Confessions of a Dog Bed Junkie
I admit it: I have been on a lifelong quest for the perfect dog bed. I have bought (and been given by companies) ten times more dog beds than my lifetime cumulative number of dogs! Over the years, I’ve always had two dog beds in every room of whatever house I lived in. If you have large dogs, as I always have, from Goldens to Rottweilers to now a succession of Weimaraners, it’s out of the question to let them on the furniture because there’d be nowhere for the people to sit! So you have to provide comfortable canine alternatives to stuffed furniture. Even in the years when I had three dogs, two beds per room turned out to be sufficient as long as the beds could accommodate two large dogs, if they were sometimes willing to “scooch over” for each other and share. We’re talking big dog beds, here — because these have been big dogs, who like to stretch out or lie on their backs with all four legs in the air! It’s been a frustrating quest, with many dud purchases.

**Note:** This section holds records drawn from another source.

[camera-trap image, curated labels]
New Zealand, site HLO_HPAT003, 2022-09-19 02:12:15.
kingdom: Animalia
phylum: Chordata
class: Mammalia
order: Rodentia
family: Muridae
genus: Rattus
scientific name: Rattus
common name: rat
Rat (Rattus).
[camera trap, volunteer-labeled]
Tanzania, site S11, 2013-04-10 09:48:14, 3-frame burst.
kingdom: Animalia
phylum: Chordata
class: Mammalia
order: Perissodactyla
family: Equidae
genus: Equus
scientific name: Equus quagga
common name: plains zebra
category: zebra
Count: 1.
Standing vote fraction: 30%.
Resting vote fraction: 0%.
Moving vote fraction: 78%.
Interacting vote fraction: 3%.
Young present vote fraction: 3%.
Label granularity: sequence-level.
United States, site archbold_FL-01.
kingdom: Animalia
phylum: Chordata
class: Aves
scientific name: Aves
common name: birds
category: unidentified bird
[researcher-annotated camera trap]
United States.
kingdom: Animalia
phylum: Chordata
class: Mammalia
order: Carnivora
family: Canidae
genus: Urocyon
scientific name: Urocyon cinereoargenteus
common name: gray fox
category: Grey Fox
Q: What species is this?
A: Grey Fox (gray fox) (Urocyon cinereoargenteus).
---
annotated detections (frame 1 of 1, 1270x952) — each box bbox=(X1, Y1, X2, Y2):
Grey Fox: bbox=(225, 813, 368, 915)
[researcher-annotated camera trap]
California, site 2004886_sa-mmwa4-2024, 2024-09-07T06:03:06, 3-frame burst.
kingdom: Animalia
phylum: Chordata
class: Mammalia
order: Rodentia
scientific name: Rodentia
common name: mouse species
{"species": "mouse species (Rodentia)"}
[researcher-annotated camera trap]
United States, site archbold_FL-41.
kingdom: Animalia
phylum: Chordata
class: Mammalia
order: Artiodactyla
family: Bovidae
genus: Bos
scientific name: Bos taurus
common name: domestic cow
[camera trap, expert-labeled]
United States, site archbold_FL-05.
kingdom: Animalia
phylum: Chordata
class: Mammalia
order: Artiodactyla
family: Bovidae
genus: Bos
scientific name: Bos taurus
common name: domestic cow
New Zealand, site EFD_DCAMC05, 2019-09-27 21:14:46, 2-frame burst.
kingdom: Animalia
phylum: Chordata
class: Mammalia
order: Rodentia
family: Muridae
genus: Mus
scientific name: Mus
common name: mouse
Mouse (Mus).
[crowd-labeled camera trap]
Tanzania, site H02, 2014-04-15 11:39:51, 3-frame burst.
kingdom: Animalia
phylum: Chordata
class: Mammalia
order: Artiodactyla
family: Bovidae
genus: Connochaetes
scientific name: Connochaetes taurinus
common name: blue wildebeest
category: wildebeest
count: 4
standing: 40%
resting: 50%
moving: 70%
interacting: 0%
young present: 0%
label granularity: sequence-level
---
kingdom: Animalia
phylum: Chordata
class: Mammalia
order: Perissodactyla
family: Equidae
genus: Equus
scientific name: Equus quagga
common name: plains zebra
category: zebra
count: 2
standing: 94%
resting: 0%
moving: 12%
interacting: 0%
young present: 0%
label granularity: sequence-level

But I also have to say, in my defense, that I’m not the problem! I’ve had to give away many of those dog beds because I’ve had picky dogs, who rejected more beds than they embraced. I mean dogs who literally did not want to put a paw on the poofy kind of dog beds made with the popular trendy filling of repurposed plastic water bottles. Even if I commanded the pooches to “go to your bed” on such beds — thinking maybe they just needed to overcome the first sensation — they would gingerly step on that kind of squooshy bed as if it was made of shards of glass and then stand there semi-paralyzed, staring at me with a “You don’t expect me to lie down on this, do you?” expression. Then they would just as cautiously step off and lie down on the floor near the bed, to make their point.
My early awareness of the challenge of finding a great bed began with the first Weimaraner I rescued, Lulu. She was a real Princess and the Pea about her sleeping arrangement. Not only was she picky about how firm or spongy a dog bed felt, but she also could not stand any wrinkling in the cover. She expected a person to sweep their hand across the surface and smooth the surface before she would get on it. Lulu could be found standing right in front of one or another on the beds with a long-suffering expression. She didn’t whine or bark or come get you like Lassie might have, tugging you by the sleeve to come fix her bed. No, she stood there quietly, patiently, with a martyr’s expression, waiting for a human to notice the “problem” of the unsmooth bed surface and tug at the cover and smooth it. Then she would get on. She trained me well to notice whether a dog bed was acceptable to a dog — even the less-discerning male dogs in the pack at the time, Scooby Doo, Billy Blue and Yogi Bear, who all watched her bed evaluations in puzzlement. Over the years, there has meant my hopeful anticipation of new dog bed arrivals — and a lot of “rehoming” of those beds!
Lo and behold, I recently found the pinnacle of dog beds — a dog bed envisioned for the needs of large dogs. I thought I had experienced every sort of dog bed that exists — including the ones I have branded by Sealy which are basically firm egg crate material. And then Big Barker offered me a bed to try and was a game-changer. Here was a 100% Made-in-America (really rare!) dog bed, which is basically a mattress with a cover, that rivaled the firmness and quality of my Made-in-America Saatva mattress that I’d recently taken the plunge and bought for myself.
Timing is everything, because Maisie just had her second ACL repair two weeks ago, a severe and painful surgical restructuring of the knee that requires a long convalescence and many hours spent on dog beds. Because of the delay in scheduling due to COVID-19, it also involved many weeks of waiting and worrying before the surgery, trying to keep her quiet without further injury. This Big Barker orthopedic bed was actually studied scientifically at the University of Pennsylvania vet school, and came out with flying colors for improving post-surgical comfort and mobility for dogs. I even interviewed the creator and owner of the company, Eric Shannon, on DOG TALK® about how the bed and the professional study of it came to be.
So now Maisie is stretching out in supportive luxury — and just in time!